Also, it's totally a micro-optimisation, but think about setting your buffer size to a power of 2. That way, instead of going if (head==BUF_SIZE) head=0; you can go head &= BUF_SIZE-1; and you'll save a few clock cycles, no need for a test. ;-)
It definitely is a pain to set up, but very much worth it if you can get around the multiple steps. The HAL will probably handle much of this for you, but I don't know enough about that.
You need an interrupt handler for UART events.
You need to tell the UART to raise interrupts for RXNE (receive not empty), and TXE (transmit empty) when you've sent a character.
You need to tell the NVIC to enable the UART interrupt.
I definitely recommend having push and pop (or put and get) functions for both buffers. The interrupts will call put_rx and get_tx, while user code will call put_tx and get_rx. Or better yet, write some wrapper functions, like Uart_Send(char), Uart_SendBuffer(const char*, size_t), Uart_TryReceive(char*, size_t) that will call put_tx and get_rx.
If the HAL is as smart as I think it is, you can can probably combine steps 1-3 into a single step, and just implement HAL_UART_RxCpltCallback (as you've done) and HAL_UART_TxCpltCallback.
I don't know how the HAL works enough to give you an exact solution (all my STM32 work is built on headers I made myself before I realised even CMSIS existed - whoops!) so here's how I would do it in low-level code.
void USART1_IRQHandler() __attribute__((interrupt))
{
// This would probably be handled in HAL_UART_RxCpltCallback
if (USART1->SR.RXNE) // We've received a byte!

+++++

| Problem to work on |
In the post on UART interrupts, which two buffer functions are the interrupts meant to call?

+++++

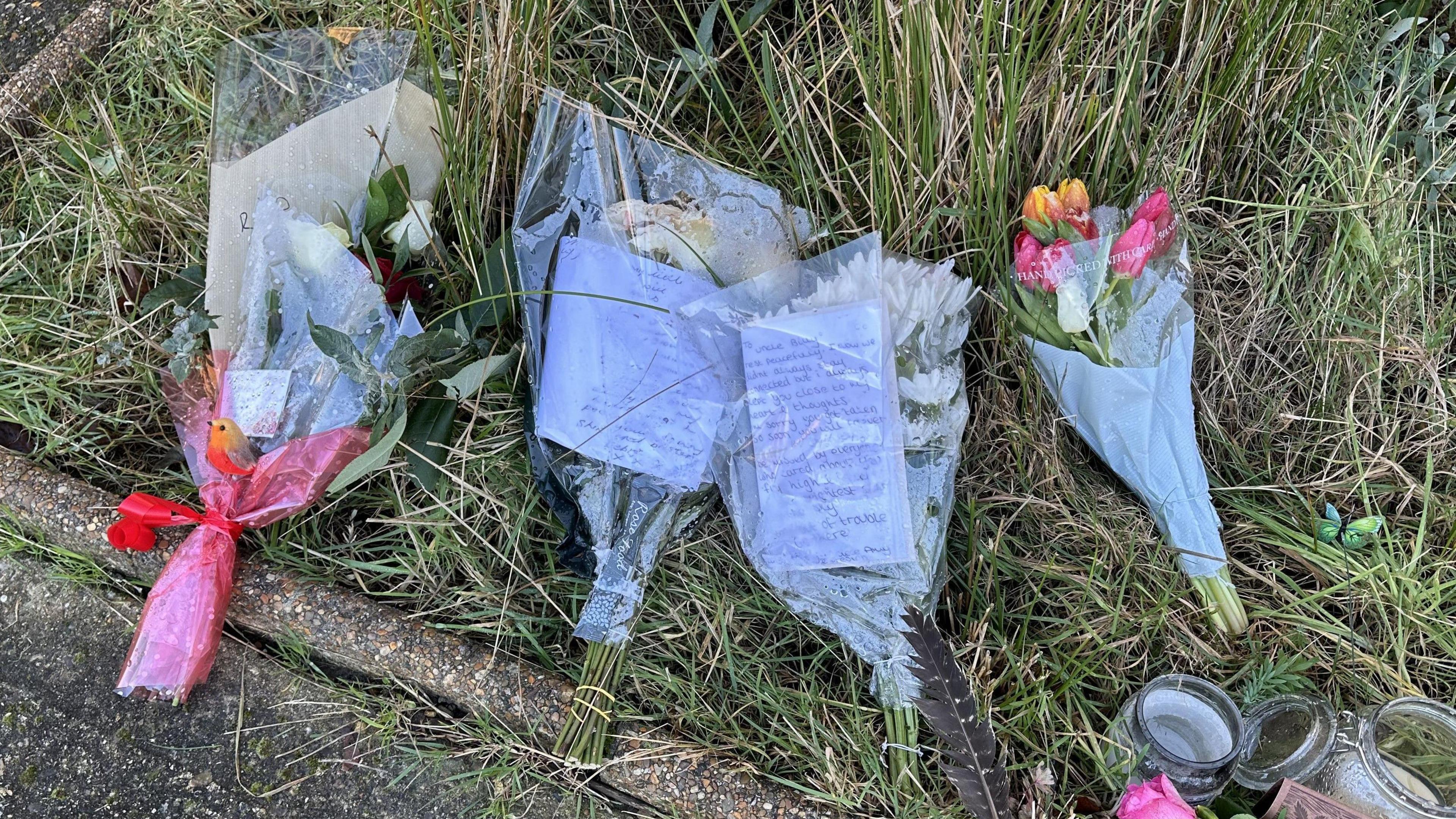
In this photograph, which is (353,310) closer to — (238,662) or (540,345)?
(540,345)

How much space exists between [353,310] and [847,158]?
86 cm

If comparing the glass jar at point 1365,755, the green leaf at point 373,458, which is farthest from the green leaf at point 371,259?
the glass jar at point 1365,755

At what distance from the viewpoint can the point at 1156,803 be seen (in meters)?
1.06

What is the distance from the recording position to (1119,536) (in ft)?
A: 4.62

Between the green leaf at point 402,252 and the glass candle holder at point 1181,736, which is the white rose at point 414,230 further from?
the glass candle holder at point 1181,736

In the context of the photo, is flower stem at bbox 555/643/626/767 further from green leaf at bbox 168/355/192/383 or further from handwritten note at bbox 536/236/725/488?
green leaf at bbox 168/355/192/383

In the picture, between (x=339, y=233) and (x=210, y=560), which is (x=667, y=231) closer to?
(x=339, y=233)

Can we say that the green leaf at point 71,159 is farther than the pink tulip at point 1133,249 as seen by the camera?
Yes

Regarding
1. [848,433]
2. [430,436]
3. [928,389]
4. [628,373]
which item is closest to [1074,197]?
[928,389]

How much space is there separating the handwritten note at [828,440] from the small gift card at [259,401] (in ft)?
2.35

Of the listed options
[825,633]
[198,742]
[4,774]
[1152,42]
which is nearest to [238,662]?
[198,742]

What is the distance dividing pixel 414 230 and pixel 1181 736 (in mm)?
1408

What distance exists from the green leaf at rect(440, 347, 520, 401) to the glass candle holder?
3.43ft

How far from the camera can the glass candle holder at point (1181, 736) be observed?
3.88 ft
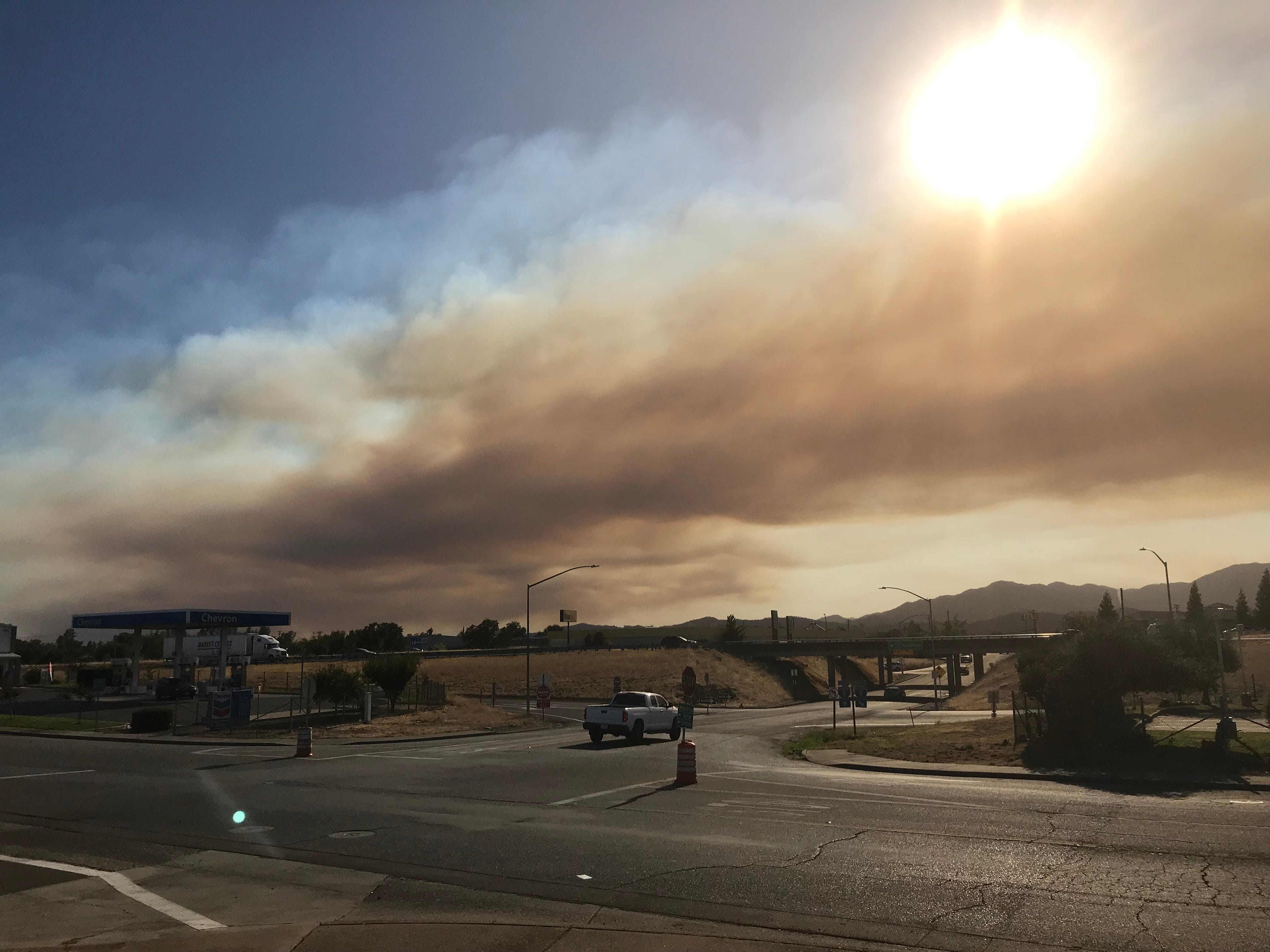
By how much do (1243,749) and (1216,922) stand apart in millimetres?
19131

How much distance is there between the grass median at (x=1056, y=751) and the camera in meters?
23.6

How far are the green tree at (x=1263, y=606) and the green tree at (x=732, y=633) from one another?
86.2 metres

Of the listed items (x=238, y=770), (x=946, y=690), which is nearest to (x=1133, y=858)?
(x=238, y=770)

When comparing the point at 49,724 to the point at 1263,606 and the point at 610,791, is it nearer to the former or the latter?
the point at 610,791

+++++

| Task response |
put_rx and get_tx